Tuesday, April 28, 2015

#worthassigning: Derek Muller's "This Will Revolutionize Education"

Derek Muller, profiled here in Scientific American (http://blogs.scientificamerican.com/psi-vid/2012/03/15/meet-derek-mueller-winner-of-the-cyberscreen-science-film-festival/), is an Australian scholar with a PhD in Physic Education Research, a road that has taken him to the study of digital learning.

He has a YouTube channel with a mix of physics lessons and the nature of learning. Among those videos, a link to which came from Chris Clark via POD-L,  is one called "This Will Revolutionize Education" (https://ltlatnd.wordpress.com/2015/04/24/this-will-revolutionize-education/). I've linked to Clark's blog post so you can see how Chris frames the video, which looks at why, so far, digital technologies have failed to really revolution education. And he looks pretty closely at the nature of learning along way to describing what technology evangelists often leave out of their imaginings and hype.

Consider this example,  a text excerpt from the roughly 7 minute video, from the 2:55 - 4:40 point that I typed up.
Let's consider the process of learning. Say you want to teach someone how a human heart pumps blood. Which learning aid do you think would be more effective? This animation with narration, or this set of static images with text? Obviously the animation is better. For one thing, it shows exactly what the heart does.

For decades educational research focused on questions like this: does a video promote learning better than a book? Are live lectures more effective than televised lectures? Is animation better than static graphics?

In all well controlled studies, the result is No Significant Difference.

That is, so long as the content is equivalent between the two treatments, the learning outcomes are the same with all different media.
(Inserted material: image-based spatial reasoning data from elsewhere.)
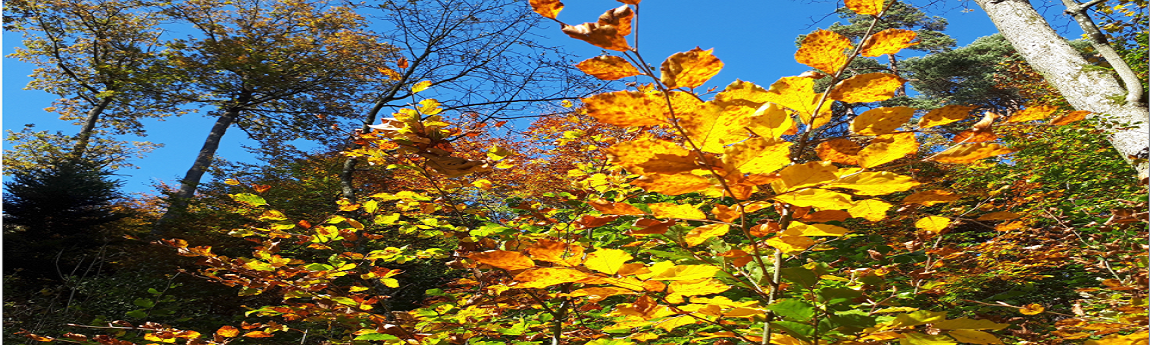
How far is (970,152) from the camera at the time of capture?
22.3 inches

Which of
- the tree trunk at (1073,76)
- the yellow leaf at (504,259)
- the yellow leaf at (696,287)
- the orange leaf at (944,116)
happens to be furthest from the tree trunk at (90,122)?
the tree trunk at (1073,76)

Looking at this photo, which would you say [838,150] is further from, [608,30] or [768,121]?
[608,30]

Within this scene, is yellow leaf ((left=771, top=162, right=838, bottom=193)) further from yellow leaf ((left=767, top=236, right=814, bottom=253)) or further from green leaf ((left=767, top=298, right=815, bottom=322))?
green leaf ((left=767, top=298, right=815, bottom=322))

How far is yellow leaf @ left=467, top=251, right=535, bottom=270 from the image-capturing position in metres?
0.60

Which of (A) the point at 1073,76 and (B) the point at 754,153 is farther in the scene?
(A) the point at 1073,76

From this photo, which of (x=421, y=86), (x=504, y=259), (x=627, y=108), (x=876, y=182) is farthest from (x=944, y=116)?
(x=421, y=86)

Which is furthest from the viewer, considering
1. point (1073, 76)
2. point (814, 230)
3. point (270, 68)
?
point (270, 68)

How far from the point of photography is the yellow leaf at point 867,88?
0.60 meters

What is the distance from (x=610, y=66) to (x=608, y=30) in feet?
0.13

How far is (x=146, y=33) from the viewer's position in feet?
35.9

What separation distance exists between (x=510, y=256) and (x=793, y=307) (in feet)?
1.25

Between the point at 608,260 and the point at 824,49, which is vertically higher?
the point at 824,49

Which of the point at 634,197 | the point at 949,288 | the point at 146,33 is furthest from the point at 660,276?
the point at 146,33

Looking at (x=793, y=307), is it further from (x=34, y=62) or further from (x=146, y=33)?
(x=34, y=62)
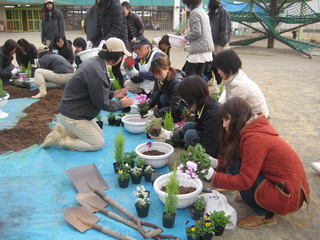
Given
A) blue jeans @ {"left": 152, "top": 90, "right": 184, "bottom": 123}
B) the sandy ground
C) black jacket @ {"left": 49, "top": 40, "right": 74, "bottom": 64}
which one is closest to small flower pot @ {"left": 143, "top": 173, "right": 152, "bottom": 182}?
the sandy ground

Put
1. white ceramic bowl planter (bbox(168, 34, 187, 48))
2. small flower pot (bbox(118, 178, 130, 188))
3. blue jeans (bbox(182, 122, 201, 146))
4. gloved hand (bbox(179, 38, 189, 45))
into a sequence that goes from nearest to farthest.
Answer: small flower pot (bbox(118, 178, 130, 188)) < blue jeans (bbox(182, 122, 201, 146)) < gloved hand (bbox(179, 38, 189, 45)) < white ceramic bowl planter (bbox(168, 34, 187, 48))

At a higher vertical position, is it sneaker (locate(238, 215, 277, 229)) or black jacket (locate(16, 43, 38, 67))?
black jacket (locate(16, 43, 38, 67))

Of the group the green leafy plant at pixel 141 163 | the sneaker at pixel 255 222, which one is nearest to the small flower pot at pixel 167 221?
the sneaker at pixel 255 222

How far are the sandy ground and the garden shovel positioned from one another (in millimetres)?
848

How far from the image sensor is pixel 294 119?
484cm

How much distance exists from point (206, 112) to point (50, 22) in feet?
17.4

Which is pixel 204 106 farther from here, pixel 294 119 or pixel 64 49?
pixel 64 49

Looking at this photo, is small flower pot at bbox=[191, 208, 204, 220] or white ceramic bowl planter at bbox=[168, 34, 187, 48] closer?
small flower pot at bbox=[191, 208, 204, 220]

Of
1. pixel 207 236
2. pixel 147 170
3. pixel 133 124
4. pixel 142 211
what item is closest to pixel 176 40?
pixel 133 124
How is this possible? How can something which seems so powerful like animation be no more effective than static graphics? Well, for one thing, animations are fleeting and so you might miss something as they go by. Plus, since the parts are animated for you, you don't have to mentally envision how the parts are moving, and so you don't have to invest as much mental effort, which would make it more memorable. In fact, sometimes static graphic perform better than animations.

If you're teaching a course in digital learning, humanities, multimedia delivery and presentation, course design, online learning and the like, the video should prove useful.

If you're working as program administrator, doing professional development with teachers who are being asked to engage digital learning technologies, Muller builds to the point that technology is evolutionary, and that "the foundation of education is still based on the social interaction between teachers and students." So this is uplifting.

But the video is also the basis for departure. What does evolution mean? If you're in a graduate program readying for a career as a full-time, tenure track college professor, will you be hired as the kind of teacher you see in your seminars, or will you be among those who shift to becoming a learning coach as described by Christine Seifert and Richard Chapman in "The Coaching Transformation."

That is, technology will, over time, -- because its happening now--, change significantly the nature of "the social interaction between teachers and students."

So perhaps the most vital use of this video and the discussions that might come from it are not so much Muller's celebration of the centrality of students and teachers working together, but rather what kind of new expertise teachers will need, and what roles they may no longer be asked to perform going forward.